The shape is a supervisor process (we call it “daddy” because the original prototype was lighthearted and the name stuck) that pulls tickets from a queue, spawns a worker per ticket, watches each worker’s progress through skill hooks, and arbitrates when workers need shared resources (the same database, the same fixture state, the same git branch).

Each worker runs in its own git working copy. Multiple working copies are cheaper than they used to be: git worktree plus a per-worker Docker compose project gives each worker an isolated codebase view. Tmux is the visibility layer, not the control layer. Workers communicate state through hooks, not through terminal scraping. This last point is important. Driving Claude Code by sending keystrokes to a terminal works for demos and fails overnight; driving it through subagent lifecycle hooks works overnight.

The result is a team that can run four tickets in parallel without four engineers. The supervisor reports back to the human when each ticket is at a meaningful decision point. The human stays in the loop on judgment; the workers handle the mechanical parts.

What survived and what we threw out

Threw out:

A general-purpose “do anything” skill. The model used it confidently and incorrectly. Replaced with narrow, intent-named skills.
A skill that auto-merged PRs after CI green. Even with the hard gate, the team wanted a human commit on the merge. Removed and never missed.
A “review the last commit” inline review pattern. Theater. Replaced with the subagent gate.
Twenty-plus convention bundles. Most never got loaded. Trimmed to the six that earn their keep.

Survived:

The ticket pipeline as written above.
The pr-review subagent gate as a hard, non-negotiable step.
The per-skill audit trail.
The supervisor-and-workers parallelism pattern.
The convention bundles for the surfaces the team interacts with daily.
The “test plan in the PR description, generated by the skill, edited by the human” pattern.
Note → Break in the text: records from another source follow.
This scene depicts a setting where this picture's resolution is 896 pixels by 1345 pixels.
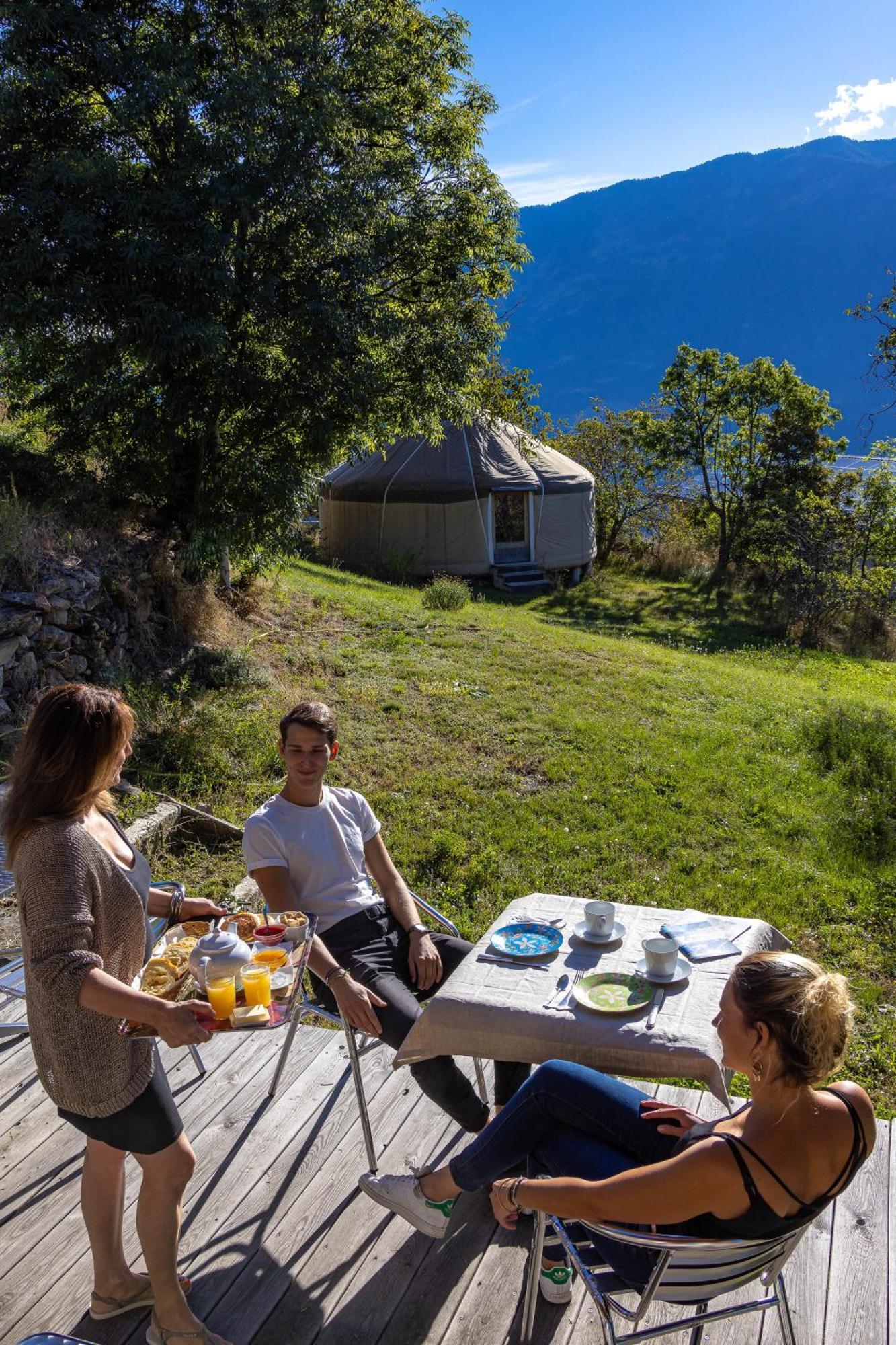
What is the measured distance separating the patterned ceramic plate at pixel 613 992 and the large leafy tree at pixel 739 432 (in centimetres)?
1965

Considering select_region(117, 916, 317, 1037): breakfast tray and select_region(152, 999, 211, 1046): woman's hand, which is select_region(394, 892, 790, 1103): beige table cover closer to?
select_region(117, 916, 317, 1037): breakfast tray

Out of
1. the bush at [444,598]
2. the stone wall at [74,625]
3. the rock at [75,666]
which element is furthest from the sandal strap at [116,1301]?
the bush at [444,598]

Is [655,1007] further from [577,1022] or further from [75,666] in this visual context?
[75,666]

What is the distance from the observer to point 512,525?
19953mm

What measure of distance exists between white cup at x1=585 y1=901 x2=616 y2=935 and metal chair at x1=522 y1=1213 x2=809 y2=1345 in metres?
0.82

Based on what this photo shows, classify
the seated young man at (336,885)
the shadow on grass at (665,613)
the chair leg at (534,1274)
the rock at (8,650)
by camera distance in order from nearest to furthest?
the chair leg at (534,1274)
the seated young man at (336,885)
the rock at (8,650)
the shadow on grass at (665,613)

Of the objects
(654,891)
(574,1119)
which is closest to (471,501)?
(654,891)

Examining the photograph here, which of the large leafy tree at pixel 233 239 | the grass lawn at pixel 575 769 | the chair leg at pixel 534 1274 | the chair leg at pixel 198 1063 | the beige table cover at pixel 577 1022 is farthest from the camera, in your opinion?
the large leafy tree at pixel 233 239

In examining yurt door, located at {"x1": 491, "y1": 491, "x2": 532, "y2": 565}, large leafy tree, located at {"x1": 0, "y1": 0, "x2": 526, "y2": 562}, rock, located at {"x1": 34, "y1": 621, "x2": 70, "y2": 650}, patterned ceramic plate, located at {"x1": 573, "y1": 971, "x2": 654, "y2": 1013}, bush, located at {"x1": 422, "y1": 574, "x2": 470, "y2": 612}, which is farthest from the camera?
yurt door, located at {"x1": 491, "y1": 491, "x2": 532, "y2": 565}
Why this is a real productivity gain and not vibes

The honest answer for “did this make the team faster” is two layers deep.

Layer one. Routine tickets that used to take a senior engineer four hours of focused time now take the same engineer twenty minutes of supervision. The pipeline does the rote work (Jira retrieval, branch setup, plan documentation, draft PR, Jira transitions, test instructions). The engineer does the judgment work (is the plan right? is the diff correct? does the test actually test what we care about?).
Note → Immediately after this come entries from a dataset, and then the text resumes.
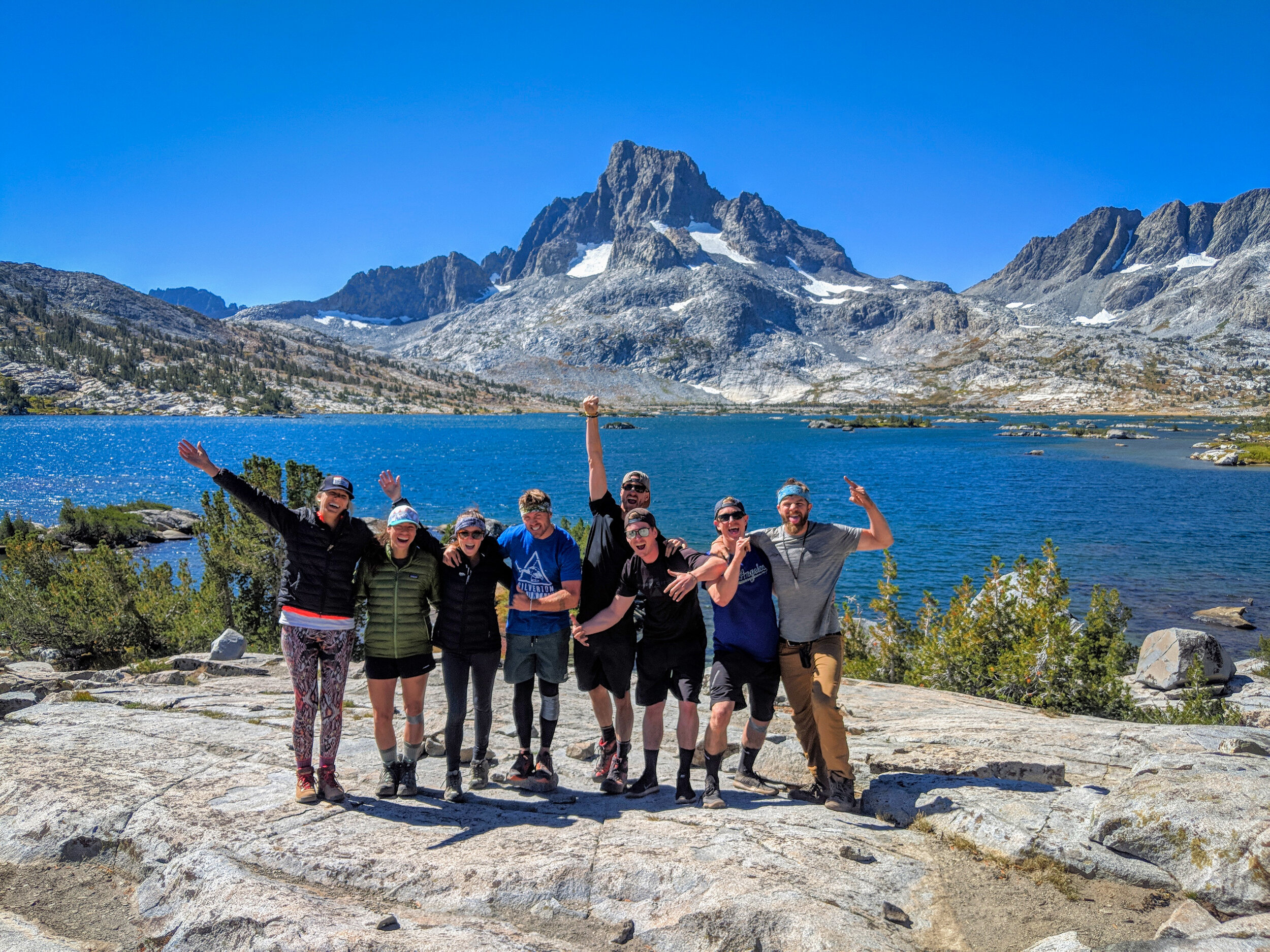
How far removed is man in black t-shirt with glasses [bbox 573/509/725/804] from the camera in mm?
7430

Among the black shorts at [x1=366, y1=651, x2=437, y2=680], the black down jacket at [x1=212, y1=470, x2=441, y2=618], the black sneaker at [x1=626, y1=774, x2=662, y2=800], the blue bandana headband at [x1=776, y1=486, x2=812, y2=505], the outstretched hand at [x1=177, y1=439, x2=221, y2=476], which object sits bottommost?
the black sneaker at [x1=626, y1=774, x2=662, y2=800]

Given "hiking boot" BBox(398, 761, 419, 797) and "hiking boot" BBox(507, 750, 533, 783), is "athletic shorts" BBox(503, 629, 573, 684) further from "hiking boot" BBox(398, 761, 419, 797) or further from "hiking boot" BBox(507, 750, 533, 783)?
"hiking boot" BBox(398, 761, 419, 797)

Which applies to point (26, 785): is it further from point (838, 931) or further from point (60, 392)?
point (60, 392)

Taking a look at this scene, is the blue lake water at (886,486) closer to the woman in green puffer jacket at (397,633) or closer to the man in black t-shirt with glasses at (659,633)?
the man in black t-shirt with glasses at (659,633)

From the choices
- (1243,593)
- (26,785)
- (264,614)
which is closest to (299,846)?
(26,785)

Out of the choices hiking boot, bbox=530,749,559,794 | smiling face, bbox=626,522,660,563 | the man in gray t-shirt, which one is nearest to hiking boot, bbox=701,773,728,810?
the man in gray t-shirt

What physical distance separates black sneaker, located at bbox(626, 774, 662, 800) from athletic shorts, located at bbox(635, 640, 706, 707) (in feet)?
2.59

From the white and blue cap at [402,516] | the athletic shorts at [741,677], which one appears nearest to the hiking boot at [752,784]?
the athletic shorts at [741,677]

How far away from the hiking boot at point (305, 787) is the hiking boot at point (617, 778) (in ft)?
9.94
Layer two. The hard gate raises the floor of quality. PRs that would previously have gotten a human “LGTM with comments” now arrive with the comments already addressed, because the subagent gate caught them. Reviewer time is spent on the architectural and product-judgment questions, not on “you forgot to preload location.”
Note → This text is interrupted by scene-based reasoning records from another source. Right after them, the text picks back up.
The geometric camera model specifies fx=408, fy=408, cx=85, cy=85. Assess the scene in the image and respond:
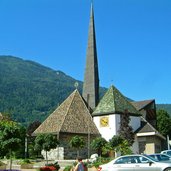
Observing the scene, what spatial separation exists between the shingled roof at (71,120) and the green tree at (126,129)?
11.0 ft

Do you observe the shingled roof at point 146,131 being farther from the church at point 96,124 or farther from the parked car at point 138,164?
the parked car at point 138,164

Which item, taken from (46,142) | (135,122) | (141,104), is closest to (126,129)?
(135,122)

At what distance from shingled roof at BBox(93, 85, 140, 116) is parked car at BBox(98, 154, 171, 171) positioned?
29270mm

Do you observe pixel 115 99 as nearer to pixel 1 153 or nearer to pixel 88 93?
pixel 88 93

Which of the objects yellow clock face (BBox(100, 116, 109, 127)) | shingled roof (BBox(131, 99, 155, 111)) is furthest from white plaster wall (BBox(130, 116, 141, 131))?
shingled roof (BBox(131, 99, 155, 111))

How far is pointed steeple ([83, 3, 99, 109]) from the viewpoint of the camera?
6197 cm

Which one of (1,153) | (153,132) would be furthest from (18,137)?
(153,132)

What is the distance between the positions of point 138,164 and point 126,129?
2841cm

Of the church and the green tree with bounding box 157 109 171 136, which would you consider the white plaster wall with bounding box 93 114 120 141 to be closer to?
the church

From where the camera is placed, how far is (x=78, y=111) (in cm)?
5244

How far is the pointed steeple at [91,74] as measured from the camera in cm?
6197

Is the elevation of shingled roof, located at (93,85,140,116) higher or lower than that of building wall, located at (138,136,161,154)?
higher

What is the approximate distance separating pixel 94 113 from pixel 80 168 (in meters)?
35.9

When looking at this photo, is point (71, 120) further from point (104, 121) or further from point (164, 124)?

Neither layer is magic. Both compound. Six months in, the senior engineers’ calendars had opened up in a way you could feel from a standup (“nobody escalated to me today” became normal); the junior engineers had a structured pipeline that taught them what good looks like by example; and the rate of pull requests opening with no obvious correctness or coverage gap had risen visibly. We did not chase a single dramatic productivity number, because the honest answer is that the wins compound across many ticket types unevenly. The qualitative shift, after six months, was not subtle.

The takeaway

If you are setting up an AI workflow for an engineering team, the single most important decision is whether you build a hard automated review gate before code reaches the human reviewer. With the gate, every other piece compounds. Without the gate, you have built a system that produces faster mediocre code.

The skill catalog is the second-most-important piece. Narrow, intent-named skills that own one job each. Plain text, versioned in git, distributed by the same mechanism your team already uses.

The audit trail is third. Without it, skills do not improve, because failures are anonymous.

The orchestration is fourth. The supervisor-and-workers pattern is genuinely valuable but only after the first three are in place.

This was one of a body of internal-AI engagements. If your team has Cursor adoption and not much else to show for it, the skills-and-gates pattern is what gets you from “we use AI” to “AI is part of how we ship.”